Data items:
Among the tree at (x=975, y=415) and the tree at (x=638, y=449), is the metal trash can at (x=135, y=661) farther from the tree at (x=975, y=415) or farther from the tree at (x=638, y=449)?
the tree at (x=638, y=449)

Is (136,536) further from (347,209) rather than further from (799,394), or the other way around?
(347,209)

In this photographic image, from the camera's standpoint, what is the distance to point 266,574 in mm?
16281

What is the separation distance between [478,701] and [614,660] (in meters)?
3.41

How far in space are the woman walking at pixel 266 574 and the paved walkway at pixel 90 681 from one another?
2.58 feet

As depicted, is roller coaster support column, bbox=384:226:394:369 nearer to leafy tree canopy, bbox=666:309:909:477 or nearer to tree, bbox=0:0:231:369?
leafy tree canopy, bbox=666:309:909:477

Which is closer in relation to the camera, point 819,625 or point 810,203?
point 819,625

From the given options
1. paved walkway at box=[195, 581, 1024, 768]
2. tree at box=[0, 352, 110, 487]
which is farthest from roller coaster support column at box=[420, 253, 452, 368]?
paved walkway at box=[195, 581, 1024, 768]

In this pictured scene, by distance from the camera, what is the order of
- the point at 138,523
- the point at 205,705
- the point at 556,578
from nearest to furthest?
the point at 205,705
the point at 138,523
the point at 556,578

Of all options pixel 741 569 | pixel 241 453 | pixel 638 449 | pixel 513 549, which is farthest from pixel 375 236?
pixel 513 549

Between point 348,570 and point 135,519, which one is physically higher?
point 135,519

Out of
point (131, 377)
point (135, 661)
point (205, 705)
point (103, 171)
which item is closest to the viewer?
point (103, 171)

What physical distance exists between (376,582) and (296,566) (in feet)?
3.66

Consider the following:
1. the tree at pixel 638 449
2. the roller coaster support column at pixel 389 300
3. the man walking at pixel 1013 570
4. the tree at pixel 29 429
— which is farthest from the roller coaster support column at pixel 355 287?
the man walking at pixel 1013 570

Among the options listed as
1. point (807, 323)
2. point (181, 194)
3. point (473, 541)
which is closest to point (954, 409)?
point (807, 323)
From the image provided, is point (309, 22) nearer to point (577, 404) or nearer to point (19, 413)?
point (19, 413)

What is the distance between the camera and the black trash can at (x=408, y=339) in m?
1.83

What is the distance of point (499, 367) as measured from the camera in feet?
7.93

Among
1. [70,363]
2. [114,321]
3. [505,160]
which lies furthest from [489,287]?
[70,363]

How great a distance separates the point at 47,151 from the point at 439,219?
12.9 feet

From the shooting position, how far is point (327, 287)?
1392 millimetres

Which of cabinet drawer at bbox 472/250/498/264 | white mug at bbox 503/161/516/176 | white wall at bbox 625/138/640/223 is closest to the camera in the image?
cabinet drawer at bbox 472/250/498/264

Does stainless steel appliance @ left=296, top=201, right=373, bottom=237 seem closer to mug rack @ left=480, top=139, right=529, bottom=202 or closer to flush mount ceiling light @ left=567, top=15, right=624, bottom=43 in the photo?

--

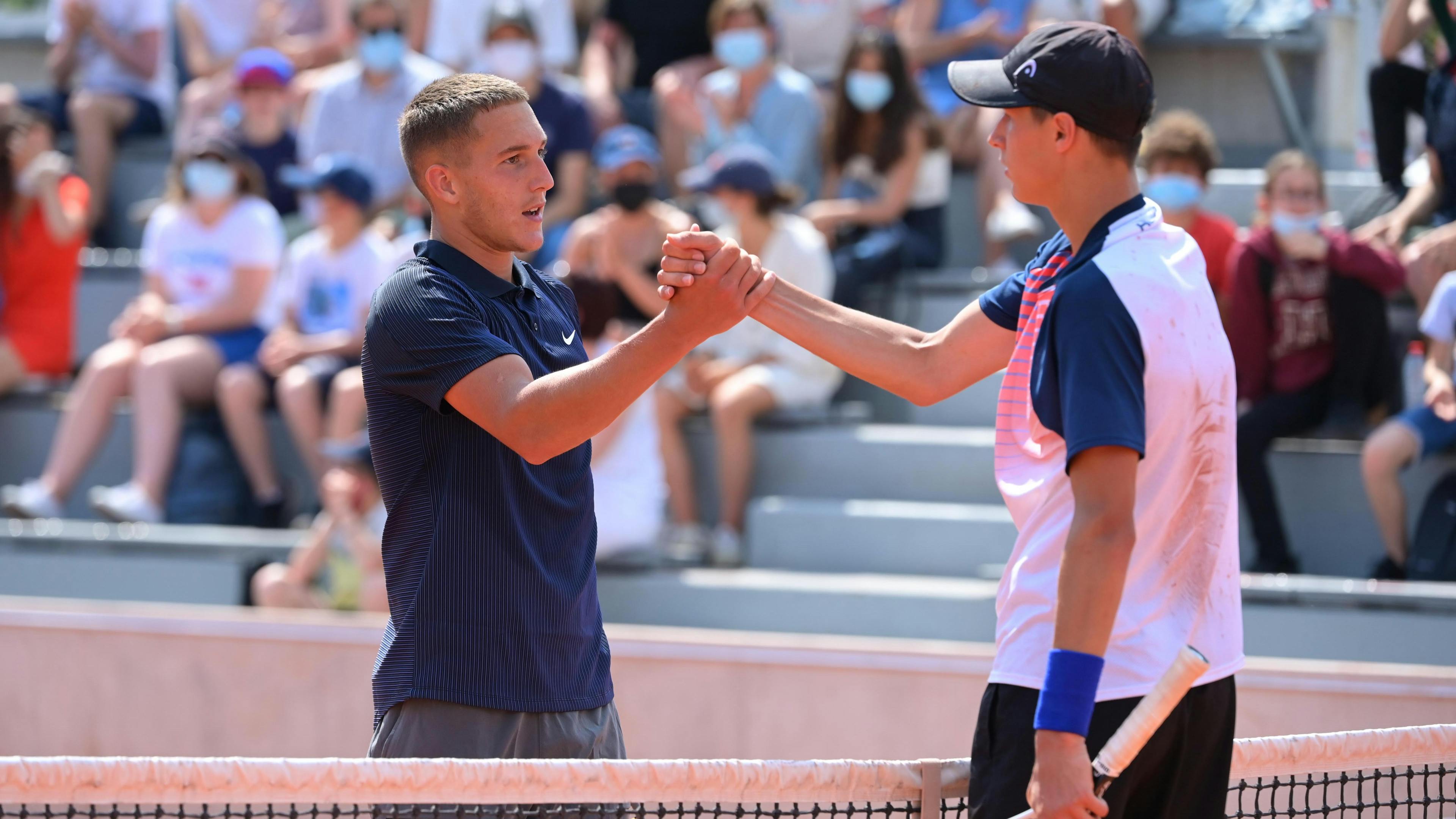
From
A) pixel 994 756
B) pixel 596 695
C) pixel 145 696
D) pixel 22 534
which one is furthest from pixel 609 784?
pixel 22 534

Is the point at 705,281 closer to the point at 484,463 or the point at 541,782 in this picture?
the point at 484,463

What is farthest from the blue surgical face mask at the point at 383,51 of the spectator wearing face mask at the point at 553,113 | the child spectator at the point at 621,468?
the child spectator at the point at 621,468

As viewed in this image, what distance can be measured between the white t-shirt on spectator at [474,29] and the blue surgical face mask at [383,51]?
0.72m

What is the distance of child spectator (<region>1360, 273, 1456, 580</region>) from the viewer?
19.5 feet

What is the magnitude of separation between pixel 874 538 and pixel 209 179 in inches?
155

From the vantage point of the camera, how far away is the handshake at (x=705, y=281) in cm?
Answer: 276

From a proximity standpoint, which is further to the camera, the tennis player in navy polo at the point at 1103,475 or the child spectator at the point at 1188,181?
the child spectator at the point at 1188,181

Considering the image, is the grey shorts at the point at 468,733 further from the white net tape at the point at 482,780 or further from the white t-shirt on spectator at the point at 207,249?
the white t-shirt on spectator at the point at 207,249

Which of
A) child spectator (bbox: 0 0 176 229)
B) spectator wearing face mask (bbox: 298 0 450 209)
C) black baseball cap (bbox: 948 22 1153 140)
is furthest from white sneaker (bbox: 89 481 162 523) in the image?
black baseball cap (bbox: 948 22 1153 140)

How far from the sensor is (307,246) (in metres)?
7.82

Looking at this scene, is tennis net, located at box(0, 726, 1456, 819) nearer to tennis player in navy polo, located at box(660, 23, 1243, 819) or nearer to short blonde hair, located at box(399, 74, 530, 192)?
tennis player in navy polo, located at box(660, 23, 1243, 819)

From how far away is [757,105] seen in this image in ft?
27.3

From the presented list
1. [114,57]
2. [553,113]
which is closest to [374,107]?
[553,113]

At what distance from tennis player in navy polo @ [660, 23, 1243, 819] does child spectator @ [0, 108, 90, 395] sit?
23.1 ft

...

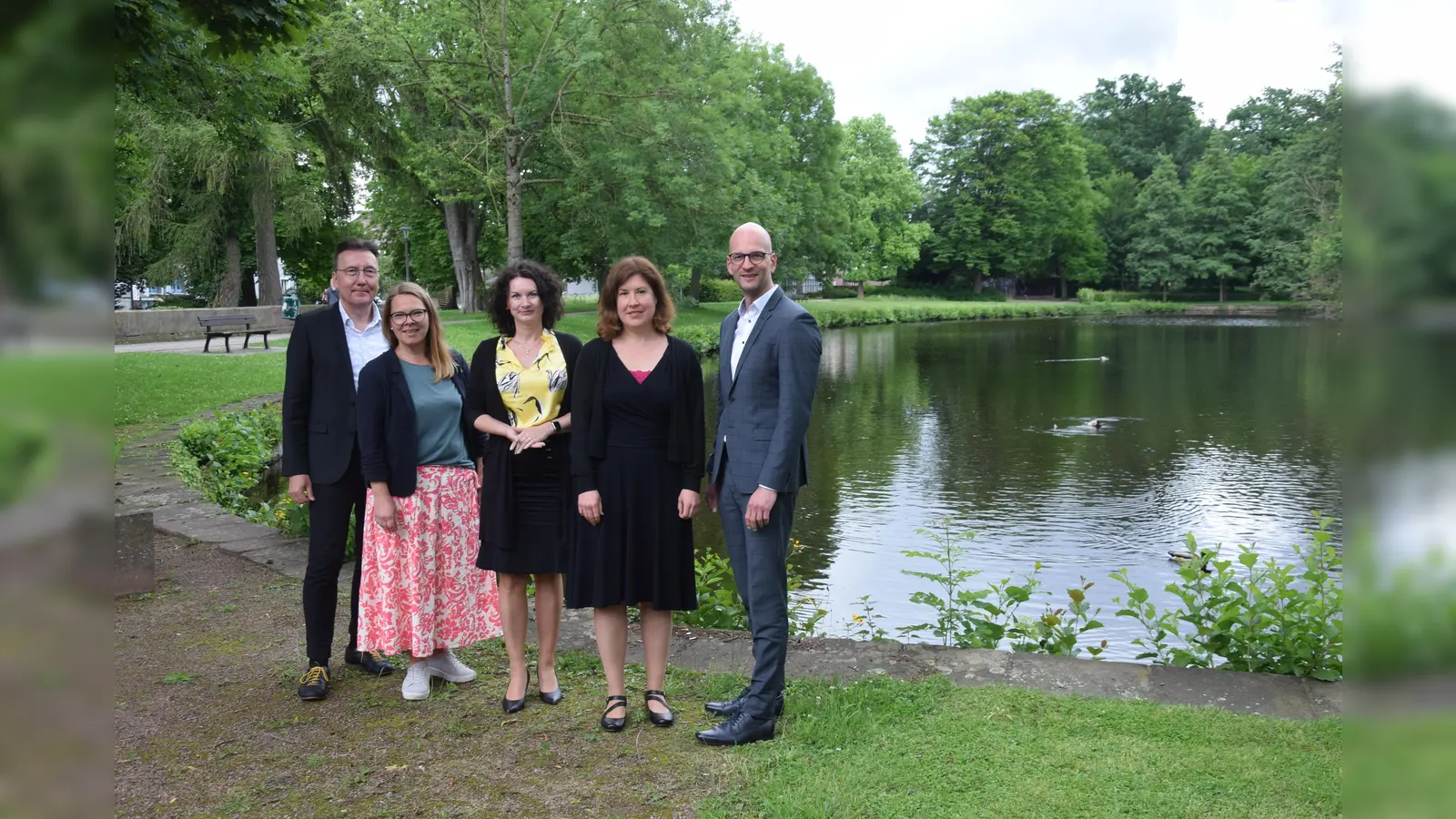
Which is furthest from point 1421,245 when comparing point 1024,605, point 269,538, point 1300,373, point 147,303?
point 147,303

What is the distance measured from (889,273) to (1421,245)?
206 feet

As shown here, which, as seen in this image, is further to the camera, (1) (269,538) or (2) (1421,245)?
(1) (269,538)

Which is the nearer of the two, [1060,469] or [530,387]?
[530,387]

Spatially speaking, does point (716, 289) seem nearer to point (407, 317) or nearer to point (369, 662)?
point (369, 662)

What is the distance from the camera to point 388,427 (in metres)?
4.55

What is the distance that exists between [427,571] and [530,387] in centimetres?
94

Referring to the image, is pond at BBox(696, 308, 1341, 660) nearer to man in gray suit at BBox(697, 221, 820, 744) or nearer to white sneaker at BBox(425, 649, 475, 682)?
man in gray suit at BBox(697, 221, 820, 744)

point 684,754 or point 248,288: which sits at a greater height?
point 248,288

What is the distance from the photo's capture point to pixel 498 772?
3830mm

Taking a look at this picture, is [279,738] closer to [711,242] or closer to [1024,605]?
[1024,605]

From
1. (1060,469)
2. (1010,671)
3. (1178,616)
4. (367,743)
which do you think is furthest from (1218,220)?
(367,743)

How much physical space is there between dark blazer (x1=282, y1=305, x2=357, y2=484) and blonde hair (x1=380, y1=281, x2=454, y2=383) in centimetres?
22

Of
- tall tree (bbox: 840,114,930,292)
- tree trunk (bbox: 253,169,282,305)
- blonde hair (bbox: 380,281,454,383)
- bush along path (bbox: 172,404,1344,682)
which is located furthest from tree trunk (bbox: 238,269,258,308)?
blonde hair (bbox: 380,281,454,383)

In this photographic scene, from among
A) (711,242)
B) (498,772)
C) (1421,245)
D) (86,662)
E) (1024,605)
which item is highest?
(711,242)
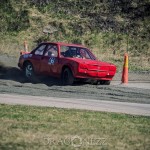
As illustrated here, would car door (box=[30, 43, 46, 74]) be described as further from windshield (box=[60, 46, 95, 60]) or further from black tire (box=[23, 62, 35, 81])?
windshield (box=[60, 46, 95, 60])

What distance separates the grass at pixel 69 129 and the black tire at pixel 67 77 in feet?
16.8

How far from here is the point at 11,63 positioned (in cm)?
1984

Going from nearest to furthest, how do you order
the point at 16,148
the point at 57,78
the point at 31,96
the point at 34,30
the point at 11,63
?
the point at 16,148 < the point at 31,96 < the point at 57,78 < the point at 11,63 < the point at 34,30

TASK PROMPT:
Pick out every line in the Data items above that contains the string "photographic" and copy each one in full. Letter case matters.

RIGHT ANSWER:
In this photographic image, from the camera's standpoint, what is the distance to point 266,574 in mm?
In this photographic scene, from among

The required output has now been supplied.